**Task objective:** Rewrite the rows below, replacing "dark kitchen appliance" with "black kitchen appliance" and keeping everything else the same. Omit the pictures from your answer.

......

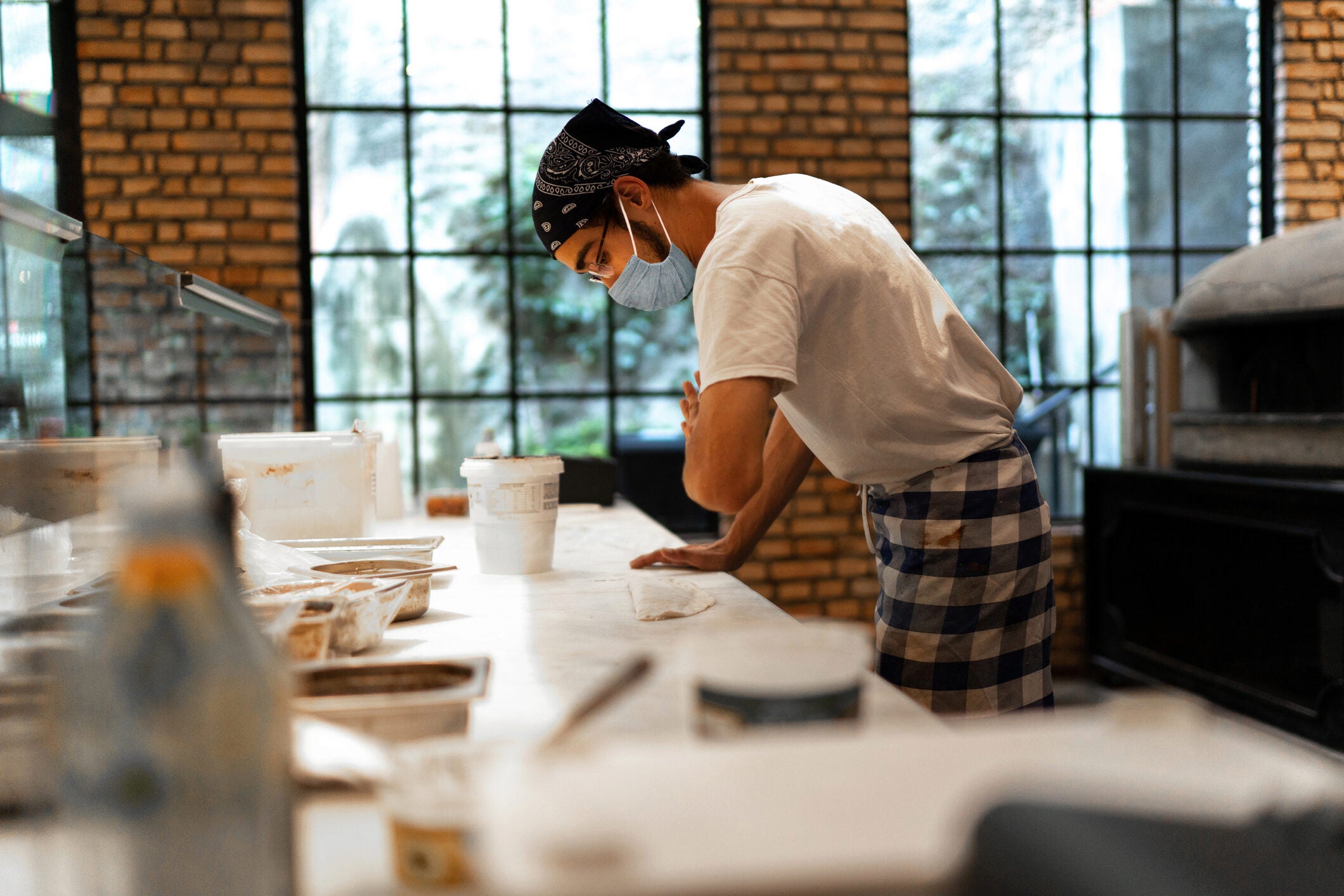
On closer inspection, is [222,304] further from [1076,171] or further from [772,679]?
[1076,171]

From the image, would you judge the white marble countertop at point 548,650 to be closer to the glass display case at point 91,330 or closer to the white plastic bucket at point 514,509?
the white plastic bucket at point 514,509

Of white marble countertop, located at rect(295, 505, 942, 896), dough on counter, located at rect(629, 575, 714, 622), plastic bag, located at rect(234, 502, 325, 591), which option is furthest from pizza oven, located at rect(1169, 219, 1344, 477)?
plastic bag, located at rect(234, 502, 325, 591)

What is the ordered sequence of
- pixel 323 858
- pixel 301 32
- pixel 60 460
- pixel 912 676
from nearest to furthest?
pixel 323 858
pixel 60 460
pixel 912 676
pixel 301 32

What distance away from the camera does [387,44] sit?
11.4 ft

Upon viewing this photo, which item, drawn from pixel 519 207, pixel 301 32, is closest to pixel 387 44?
pixel 301 32

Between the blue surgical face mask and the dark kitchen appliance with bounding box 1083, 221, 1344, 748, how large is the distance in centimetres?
203

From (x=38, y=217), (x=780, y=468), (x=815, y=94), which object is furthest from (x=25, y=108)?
(x=815, y=94)

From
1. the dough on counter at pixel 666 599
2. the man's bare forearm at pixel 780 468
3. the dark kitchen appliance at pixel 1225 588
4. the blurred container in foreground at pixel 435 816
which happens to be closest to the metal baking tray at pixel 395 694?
the blurred container in foreground at pixel 435 816

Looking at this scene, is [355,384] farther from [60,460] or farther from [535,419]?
[60,460]

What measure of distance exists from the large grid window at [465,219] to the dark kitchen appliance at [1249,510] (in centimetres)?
190

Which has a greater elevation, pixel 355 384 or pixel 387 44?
pixel 387 44

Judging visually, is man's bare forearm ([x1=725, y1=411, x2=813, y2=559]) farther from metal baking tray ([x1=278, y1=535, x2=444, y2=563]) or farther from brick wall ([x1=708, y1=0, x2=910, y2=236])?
brick wall ([x1=708, y1=0, x2=910, y2=236])

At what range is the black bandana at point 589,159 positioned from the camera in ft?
5.08

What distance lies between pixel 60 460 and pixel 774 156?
2964mm
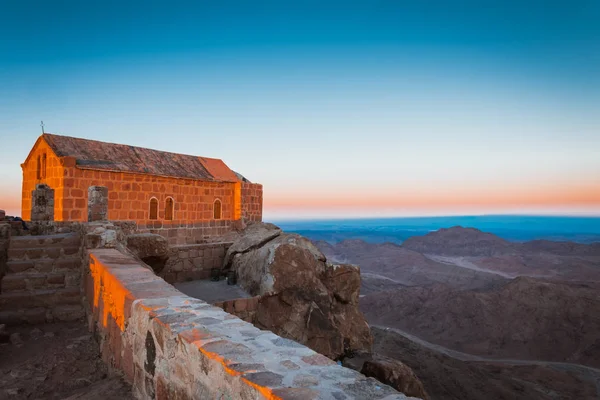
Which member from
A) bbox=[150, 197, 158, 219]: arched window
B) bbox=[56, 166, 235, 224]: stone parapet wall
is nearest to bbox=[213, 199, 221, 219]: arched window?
bbox=[56, 166, 235, 224]: stone parapet wall

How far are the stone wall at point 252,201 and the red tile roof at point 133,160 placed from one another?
40.4 inches

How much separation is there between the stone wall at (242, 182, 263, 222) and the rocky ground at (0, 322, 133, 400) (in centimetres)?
1477

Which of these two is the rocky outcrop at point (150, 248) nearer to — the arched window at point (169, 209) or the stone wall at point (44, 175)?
the stone wall at point (44, 175)

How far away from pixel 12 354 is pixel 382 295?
32949mm

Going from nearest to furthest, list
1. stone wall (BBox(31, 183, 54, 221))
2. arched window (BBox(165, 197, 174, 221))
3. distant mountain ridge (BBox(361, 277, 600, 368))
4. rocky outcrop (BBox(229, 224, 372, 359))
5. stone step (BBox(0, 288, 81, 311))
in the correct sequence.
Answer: stone step (BBox(0, 288, 81, 311)), rocky outcrop (BBox(229, 224, 372, 359)), stone wall (BBox(31, 183, 54, 221)), arched window (BBox(165, 197, 174, 221)), distant mountain ridge (BBox(361, 277, 600, 368))

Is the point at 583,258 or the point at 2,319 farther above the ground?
the point at 2,319

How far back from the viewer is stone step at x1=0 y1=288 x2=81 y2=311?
543cm

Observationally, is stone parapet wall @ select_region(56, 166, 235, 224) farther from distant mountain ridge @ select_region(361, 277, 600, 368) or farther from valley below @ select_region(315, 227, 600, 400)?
distant mountain ridge @ select_region(361, 277, 600, 368)

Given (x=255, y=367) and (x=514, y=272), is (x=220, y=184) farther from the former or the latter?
(x=514, y=272)

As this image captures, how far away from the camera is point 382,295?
34562 mm

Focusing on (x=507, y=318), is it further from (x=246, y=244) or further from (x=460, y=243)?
(x=460, y=243)

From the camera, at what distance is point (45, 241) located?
6.31 meters

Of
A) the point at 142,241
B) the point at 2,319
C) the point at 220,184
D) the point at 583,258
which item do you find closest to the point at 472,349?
the point at 220,184

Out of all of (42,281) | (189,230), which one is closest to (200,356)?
(42,281)
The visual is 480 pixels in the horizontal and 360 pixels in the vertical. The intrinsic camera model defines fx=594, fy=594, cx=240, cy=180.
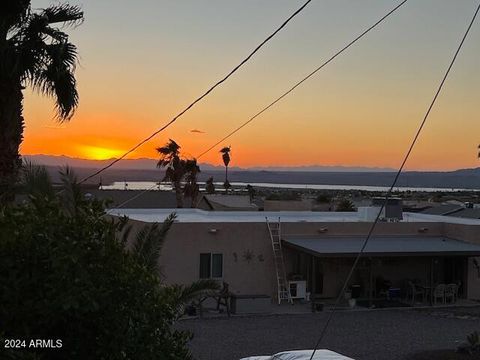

......

**Response:**
On closer inspection, is [222,304] further from [1076,171] or further from [772,679]?
[1076,171]

From the image, would you judge the white marble countertop at point 548,650 to be closer to the glass display case at point 91,330 or closer to the white plastic bucket at point 514,509?
the white plastic bucket at point 514,509

Of white marble countertop, located at rect(295, 505, 942, 896), dough on counter, located at rect(629, 575, 714, 622), plastic bag, located at rect(234, 502, 325, 591), which option is furthest from pizza oven, located at rect(1169, 219, 1344, 477)?
plastic bag, located at rect(234, 502, 325, 591)

What is the ordered sequence of
- pixel 323 858
- pixel 301 32
- pixel 60 460
- pixel 912 676
from nearest to furthest?
pixel 323 858
pixel 60 460
pixel 912 676
pixel 301 32

What distance away from the camera does [387,44] sit?
11.4 ft

Upon viewing this photo, which item, drawn from pixel 519 207, pixel 301 32, is closest to pixel 387 44?
pixel 301 32

Between the blue surgical face mask and the black kitchen appliance with bounding box 1083, 221, 1344, 748, how large is the distance in centimetres?
203

From (x=38, y=217), (x=780, y=468), (x=815, y=94), which object is furthest from (x=25, y=108)?
(x=815, y=94)

From
1. the dough on counter at pixel 666 599
2. the man's bare forearm at pixel 780 468
3. the black kitchen appliance at pixel 1225 588
4. the blurred container in foreground at pixel 435 816
which happens to be closest to the metal baking tray at pixel 395 694?
the blurred container in foreground at pixel 435 816

Looking at this scene, is [355,384] farther from [60,460] or farther from [535,419]?
[60,460]

What measure of distance exists from the large grid window at [465,219] to the black kitchen appliance at [1249,510] (in centimetres)?
190

Which has a greater elevation, pixel 355 384 or pixel 387 44?
pixel 387 44

Judging visually, is man's bare forearm ([x1=725, y1=411, x2=813, y2=559]) farther from metal baking tray ([x1=278, y1=535, x2=444, y2=563]) or farther from brick wall ([x1=708, y1=0, x2=910, y2=236])?
brick wall ([x1=708, y1=0, x2=910, y2=236])

At what range is the black bandana at point 589,159 positioned from the camera in ft?
5.08

What distance lies between pixel 60 460 and pixel 774 156?
2964mm
Which member from
A) bbox=[150, 197, 158, 219]: arched window
B) bbox=[56, 166, 235, 224]: stone parapet wall
is nearest to bbox=[213, 199, 221, 219]: arched window?
bbox=[56, 166, 235, 224]: stone parapet wall

How far are the stone wall at point 252,201 and the red tile roof at point 133,160 placed from one another?
40.4 inches

How much separation is there between the stone wall at (242, 182, 263, 222) and the rocky ground at (0, 322, 133, 400) (in centimetres)?
1477

Which of these two is the rocky outcrop at point (150, 248) nearer to — the arched window at point (169, 209) or the stone wall at point (44, 175)?
the stone wall at point (44, 175)

How far away from pixel 12 354 is pixel 382 295?
32949mm

Going from nearest to furthest, list
1. stone wall (BBox(31, 183, 54, 221))
2. arched window (BBox(165, 197, 174, 221))
3. distant mountain ridge (BBox(361, 277, 600, 368))
4. rocky outcrop (BBox(229, 224, 372, 359))
5. stone step (BBox(0, 288, 81, 311))
in the correct sequence.
Answer: stone step (BBox(0, 288, 81, 311)), rocky outcrop (BBox(229, 224, 372, 359)), stone wall (BBox(31, 183, 54, 221)), arched window (BBox(165, 197, 174, 221)), distant mountain ridge (BBox(361, 277, 600, 368))

Is the point at 583,258 or the point at 2,319 farther above the ground?
the point at 2,319

How far back from the viewer is stone step at x1=0 y1=288 x2=81 y2=311?
543cm

Observationally, is stone parapet wall @ select_region(56, 166, 235, 224) farther from distant mountain ridge @ select_region(361, 277, 600, 368) or farther from valley below @ select_region(315, 227, 600, 400)?
distant mountain ridge @ select_region(361, 277, 600, 368)

Given (x=255, y=367) and (x=514, y=272), is (x=220, y=184) farther from the former or the latter?
(x=514, y=272)

As this image captures, how far away from the camera is point 382,295?
34562 mm

Focusing on (x=507, y=318), is it further from (x=246, y=244) or further from (x=460, y=243)?
(x=460, y=243)

From the camera, at what distance is point (45, 241) located?
6.31 meters

Of
A) the point at 142,241
B) the point at 2,319
C) the point at 220,184
D) the point at 583,258
which item do you find closest to the point at 472,349?
the point at 220,184

Out of all of (42,281) | (189,230), which one is closest to (200,356)?
(42,281)
The visual is 480 pixels in the horizontal and 360 pixels in the vertical. The intrinsic camera model defines fx=594, fy=594, cx=240, cy=180.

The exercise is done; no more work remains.